Choose the right tech

Using a laptop on a plane can be uncomfortable, especially if you’re sitting in a tight space. The best is to work with a smaller device, such as a small laptop, tablet or even your mobile phone. Not only will it make your carry-on lighter but it will also mean you have more room on your in-flight workstation for other things such as papers or your drink of choice. It can also be a good idea to purchase a screen privacy protector. This will allow you to work on sensitive projects without having your neighbor look over your shoulder.

Make sure all your tech is fully charged

Though power is usually available on most aircrafts these days, it’s best to board with a fully charged device. Nevertheless, pack a charger for each of your devices, as well as a back-up USB charger in case of an emergency. Also, carry a universal power adaptor so you’re covered for any type of plug or port.

Pack noise-canceling headphones

When you’re deep in the zone, you don’t want to hear announcements, loud chatter, or crying babies. These are all sources of distraction that can easily be prevented with a pair of noise-canceling headphones. Two of the most highly recommended ones are Bose QuietComfort 35 II, or the Sennheiser noise-canceling wireless headphones.


Working before boarding

Once you’ve arrived at the airport, checked in, and have passed through security, you may have some more time to kill. You could roam around duty-free and treat yourself to a new cologne. But, you could also use that time to squeeze in a bit more work.

Airport WiFi

Nowadays, most airports offer free WiFi (either for a limited amount of time or unlimited at a cost). Foursquare is an extremely useful application that provides you with tips about WiFi passwords and where to find charging outlets.

Working in the business lounge

Lounges are usually more comfortable than the average terminal and come with nice perks such as free food and beverages, as well as free (and stronger) WiFi. Some even have their own computers, and printing and scanning facilities should you need a hard copy of something on the plane or on arrival. The only catch is that to access a lounge you either have to pay for a membership (which as a frequent flyer is totally worth it) or purchase a day-pass.

a man on the phone in an airport business lounge

During your flight

You’ve finally boarded your flight and are taking off! Take some time to get adjusted and familiarize yourself with your setting before getting into the grind.

Make the most out of the space available

In business and first-class, airlines typically offer plenty of space for you to get work done and stay comfortable with some privacy. However, this certainly won’t be the case if you’re traveling in economy. Make sure to only keep the essentials with you and store the rest in the overhead storage compartments. It’s also a good idea to try and get a seat in the exit row. That way you’ll have that extra bit of legroom.

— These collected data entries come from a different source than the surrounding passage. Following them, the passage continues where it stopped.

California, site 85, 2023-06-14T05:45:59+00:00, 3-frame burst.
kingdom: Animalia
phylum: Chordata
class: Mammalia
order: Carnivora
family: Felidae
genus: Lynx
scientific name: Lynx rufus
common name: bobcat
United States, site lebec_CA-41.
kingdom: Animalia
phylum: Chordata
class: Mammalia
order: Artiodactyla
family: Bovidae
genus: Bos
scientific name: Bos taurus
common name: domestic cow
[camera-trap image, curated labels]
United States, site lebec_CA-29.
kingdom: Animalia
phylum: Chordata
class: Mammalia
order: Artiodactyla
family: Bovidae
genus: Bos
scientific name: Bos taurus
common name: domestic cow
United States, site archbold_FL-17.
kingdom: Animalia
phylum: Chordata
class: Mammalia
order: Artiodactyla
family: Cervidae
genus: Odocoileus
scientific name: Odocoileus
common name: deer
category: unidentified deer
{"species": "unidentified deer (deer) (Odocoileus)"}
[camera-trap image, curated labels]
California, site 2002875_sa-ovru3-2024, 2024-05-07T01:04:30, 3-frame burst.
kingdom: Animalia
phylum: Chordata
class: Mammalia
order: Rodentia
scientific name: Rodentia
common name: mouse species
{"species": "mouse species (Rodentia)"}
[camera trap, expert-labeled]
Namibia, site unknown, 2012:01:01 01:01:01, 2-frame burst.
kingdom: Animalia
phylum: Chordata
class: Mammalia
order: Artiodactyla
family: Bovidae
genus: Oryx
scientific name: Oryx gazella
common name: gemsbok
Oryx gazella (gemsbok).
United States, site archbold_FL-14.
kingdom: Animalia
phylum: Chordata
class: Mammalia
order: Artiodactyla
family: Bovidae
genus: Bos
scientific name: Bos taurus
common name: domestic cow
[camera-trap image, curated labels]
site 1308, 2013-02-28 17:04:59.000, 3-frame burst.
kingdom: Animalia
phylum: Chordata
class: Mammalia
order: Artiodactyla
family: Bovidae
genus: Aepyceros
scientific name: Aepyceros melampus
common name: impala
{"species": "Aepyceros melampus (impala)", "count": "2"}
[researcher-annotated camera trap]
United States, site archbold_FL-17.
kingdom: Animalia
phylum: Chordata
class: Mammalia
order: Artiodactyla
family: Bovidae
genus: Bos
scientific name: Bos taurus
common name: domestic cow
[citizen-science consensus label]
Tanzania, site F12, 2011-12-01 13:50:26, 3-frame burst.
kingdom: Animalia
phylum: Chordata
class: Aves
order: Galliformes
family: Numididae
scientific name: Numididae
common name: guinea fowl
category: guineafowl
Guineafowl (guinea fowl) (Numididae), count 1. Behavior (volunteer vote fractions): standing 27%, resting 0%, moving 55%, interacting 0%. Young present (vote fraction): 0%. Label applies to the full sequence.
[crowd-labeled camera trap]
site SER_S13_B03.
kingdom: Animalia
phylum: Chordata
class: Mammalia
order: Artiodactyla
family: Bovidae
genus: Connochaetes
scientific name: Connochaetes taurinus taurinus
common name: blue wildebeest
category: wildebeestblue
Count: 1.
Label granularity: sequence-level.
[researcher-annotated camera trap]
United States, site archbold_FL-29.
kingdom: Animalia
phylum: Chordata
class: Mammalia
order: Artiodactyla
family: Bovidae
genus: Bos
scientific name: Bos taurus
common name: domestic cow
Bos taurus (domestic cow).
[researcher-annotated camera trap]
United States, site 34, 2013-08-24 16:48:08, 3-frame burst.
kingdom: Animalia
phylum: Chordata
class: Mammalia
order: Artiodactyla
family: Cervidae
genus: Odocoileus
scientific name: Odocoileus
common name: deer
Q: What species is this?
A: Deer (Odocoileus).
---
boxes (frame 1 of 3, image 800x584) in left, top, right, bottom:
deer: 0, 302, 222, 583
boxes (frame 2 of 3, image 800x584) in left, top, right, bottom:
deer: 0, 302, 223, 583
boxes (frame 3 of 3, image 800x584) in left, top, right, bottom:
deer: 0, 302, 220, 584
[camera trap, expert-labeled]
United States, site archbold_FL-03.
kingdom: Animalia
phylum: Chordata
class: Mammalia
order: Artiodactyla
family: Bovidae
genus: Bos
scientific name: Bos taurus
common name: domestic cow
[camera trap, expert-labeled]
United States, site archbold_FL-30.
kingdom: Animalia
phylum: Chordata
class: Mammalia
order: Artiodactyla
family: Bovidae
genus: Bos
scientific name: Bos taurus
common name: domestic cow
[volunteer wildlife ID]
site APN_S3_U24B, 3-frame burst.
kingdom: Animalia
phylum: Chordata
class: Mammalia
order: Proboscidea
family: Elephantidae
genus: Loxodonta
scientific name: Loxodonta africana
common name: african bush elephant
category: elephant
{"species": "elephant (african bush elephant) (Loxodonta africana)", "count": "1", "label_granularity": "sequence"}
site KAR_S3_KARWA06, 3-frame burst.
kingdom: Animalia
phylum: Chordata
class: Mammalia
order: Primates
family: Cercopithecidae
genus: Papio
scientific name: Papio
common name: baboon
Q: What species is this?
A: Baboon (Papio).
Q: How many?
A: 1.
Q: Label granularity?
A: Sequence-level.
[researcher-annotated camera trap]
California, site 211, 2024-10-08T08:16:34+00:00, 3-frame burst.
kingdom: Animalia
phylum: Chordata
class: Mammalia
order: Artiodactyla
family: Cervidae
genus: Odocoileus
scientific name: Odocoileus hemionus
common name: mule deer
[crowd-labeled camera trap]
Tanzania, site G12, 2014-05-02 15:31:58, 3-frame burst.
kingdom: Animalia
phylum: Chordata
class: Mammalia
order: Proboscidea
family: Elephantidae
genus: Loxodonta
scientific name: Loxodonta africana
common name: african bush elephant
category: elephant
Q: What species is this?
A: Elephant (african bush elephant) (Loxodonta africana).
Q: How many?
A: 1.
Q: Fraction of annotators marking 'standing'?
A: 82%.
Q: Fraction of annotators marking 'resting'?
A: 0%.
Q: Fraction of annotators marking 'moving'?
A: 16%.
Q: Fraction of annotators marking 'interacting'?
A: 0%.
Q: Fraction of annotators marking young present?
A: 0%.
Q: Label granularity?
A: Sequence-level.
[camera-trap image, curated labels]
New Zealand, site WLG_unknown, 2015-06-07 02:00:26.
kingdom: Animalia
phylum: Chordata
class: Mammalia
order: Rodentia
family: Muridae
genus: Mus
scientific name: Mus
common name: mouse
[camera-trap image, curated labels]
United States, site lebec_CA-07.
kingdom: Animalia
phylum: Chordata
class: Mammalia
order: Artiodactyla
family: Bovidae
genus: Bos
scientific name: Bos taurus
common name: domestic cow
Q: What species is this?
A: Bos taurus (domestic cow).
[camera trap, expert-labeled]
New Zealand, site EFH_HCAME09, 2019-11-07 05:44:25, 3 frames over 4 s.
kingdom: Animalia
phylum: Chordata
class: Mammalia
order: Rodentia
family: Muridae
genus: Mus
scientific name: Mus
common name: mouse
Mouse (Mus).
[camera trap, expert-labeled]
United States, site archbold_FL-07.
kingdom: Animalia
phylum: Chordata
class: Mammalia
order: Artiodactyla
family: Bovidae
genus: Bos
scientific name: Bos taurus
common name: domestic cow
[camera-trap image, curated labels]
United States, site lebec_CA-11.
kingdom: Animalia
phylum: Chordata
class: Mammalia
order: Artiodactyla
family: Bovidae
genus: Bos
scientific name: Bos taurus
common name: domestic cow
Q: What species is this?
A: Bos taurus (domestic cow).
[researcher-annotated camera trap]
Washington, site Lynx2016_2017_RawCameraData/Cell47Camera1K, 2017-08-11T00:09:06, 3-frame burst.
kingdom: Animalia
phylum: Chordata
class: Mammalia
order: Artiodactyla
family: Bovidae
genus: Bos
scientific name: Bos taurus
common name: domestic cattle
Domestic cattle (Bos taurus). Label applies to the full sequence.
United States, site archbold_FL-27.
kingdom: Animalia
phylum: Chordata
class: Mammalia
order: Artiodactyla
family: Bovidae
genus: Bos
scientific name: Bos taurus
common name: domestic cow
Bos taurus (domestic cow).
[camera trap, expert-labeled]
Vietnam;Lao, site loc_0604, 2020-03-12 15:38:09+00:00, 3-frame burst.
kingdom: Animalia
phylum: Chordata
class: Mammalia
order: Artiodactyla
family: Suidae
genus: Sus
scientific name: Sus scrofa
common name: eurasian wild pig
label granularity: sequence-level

Ask when the meals will be served

Ask one of the crew members about the approximate time of meals and refreshments. If you know how much time you have to work with before your meal arrives, you can choose a task to complete without having to stop and clear off the tray table.

Offline work

Take some time to completely disconnect from your phone or computer. Take advantage the fact that you have time to reflect and think. You can just let your mind wander of put your thoughts onto paper. Writing the old way can be extremely therapeutic. And you’ll be surprised by how much you can actually get done offline.

Don’t forget to relax

It’s great to stay productive when traveling. However, it’s also important to take some time for yourself to just relax.

a woman sleeping on a plane

On a plane ride, if there’s no pressing work to deal with take a nap, read a book, do a crossword, or take advantage of the in-flight entertainment. After all, traveling is exhausting enough and you don’t want to arrive at your destination completely worn out.